## The problem
Rewrite the lines below so that every instance of "purple wildflower" becomes "violet wildflower", and leave everything else unchanged.

--- begin Dataset records ---

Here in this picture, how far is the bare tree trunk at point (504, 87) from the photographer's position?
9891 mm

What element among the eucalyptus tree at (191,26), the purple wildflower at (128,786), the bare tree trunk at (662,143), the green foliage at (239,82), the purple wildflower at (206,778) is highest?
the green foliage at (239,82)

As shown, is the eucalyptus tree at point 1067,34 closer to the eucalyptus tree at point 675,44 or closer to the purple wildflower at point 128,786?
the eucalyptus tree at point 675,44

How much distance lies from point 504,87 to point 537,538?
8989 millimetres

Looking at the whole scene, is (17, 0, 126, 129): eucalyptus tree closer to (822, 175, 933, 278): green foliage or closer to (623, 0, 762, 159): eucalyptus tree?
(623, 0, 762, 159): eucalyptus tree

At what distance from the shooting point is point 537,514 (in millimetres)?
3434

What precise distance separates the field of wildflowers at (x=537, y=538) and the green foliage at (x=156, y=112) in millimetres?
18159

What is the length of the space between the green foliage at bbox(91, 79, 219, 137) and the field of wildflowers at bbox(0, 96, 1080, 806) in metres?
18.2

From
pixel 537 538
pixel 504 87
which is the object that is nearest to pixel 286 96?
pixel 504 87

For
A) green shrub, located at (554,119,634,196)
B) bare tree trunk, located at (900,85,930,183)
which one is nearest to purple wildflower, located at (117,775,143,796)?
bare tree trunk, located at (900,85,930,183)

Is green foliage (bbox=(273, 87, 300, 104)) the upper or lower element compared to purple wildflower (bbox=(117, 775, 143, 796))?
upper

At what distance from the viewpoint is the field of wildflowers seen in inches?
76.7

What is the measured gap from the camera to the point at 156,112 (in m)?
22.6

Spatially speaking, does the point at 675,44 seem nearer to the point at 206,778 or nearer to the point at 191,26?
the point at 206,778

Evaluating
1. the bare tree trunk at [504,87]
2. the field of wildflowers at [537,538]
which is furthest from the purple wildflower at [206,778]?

--- end Dataset records ---

## Task result
Here in this picture, how far is the bare tree trunk at point (504, 87) from the photographer's position?
9891 mm

What element among the eucalyptus tree at (191,26), the violet wildflower at (128,786), the bare tree trunk at (662,143), the green foliage at (239,82), the violet wildflower at (206,778) is highest?
the green foliage at (239,82)

As shown, is the eucalyptus tree at point 1067,34 closer to the eucalyptus tree at point 675,44 or closer to the violet wildflower at point 128,786?
the eucalyptus tree at point 675,44

How much distance lies from point 504,87 to point 537,538?
8989 millimetres

Looking at the whole scene, is (17, 0, 126, 129): eucalyptus tree closer to (822, 175, 933, 278): green foliage or closer to (623, 0, 762, 159): eucalyptus tree?
(623, 0, 762, 159): eucalyptus tree

At what distance from the shooting point is point 537,514 (in millimetres)?
3434

What precise distance separates the field of wildflowers at (x=537, y=538) and the green foliage at (x=156, y=112) in millimetres?
18159

What is the length of the space between the green foliage at bbox(91, 79, 219, 137) and the field of wildflowers at bbox(0, 96, 1080, 806) in metres?
18.2

From
pixel 537 538
pixel 504 87
which is the object that is nearest to pixel 286 96?
pixel 504 87

For
A) green shrub, located at (554,119,634,196)
B) bare tree trunk, located at (900,85,930,183)
which one is nearest to violet wildflower, located at (117,775,143,796)?
bare tree trunk, located at (900,85,930,183)

Is green foliage (bbox=(273, 87, 300, 104)) the upper or lower element compared to violet wildflower (bbox=(117, 775, 143, 796))?
upper

At what distance from the viewpoint is the field of wildflowers seen in inches?
76.7

What is the measured gap from the camera to the point at 156,112 (in m)?
22.6

Spatially speaking, does the point at 675,44 seem nearer to the point at 206,778 or nearer to the point at 191,26?
the point at 206,778

Evaluating
1. the bare tree trunk at [504,87]
2. the field of wildflowers at [537,538]
which is furthest from the violet wildflower at [206,778]?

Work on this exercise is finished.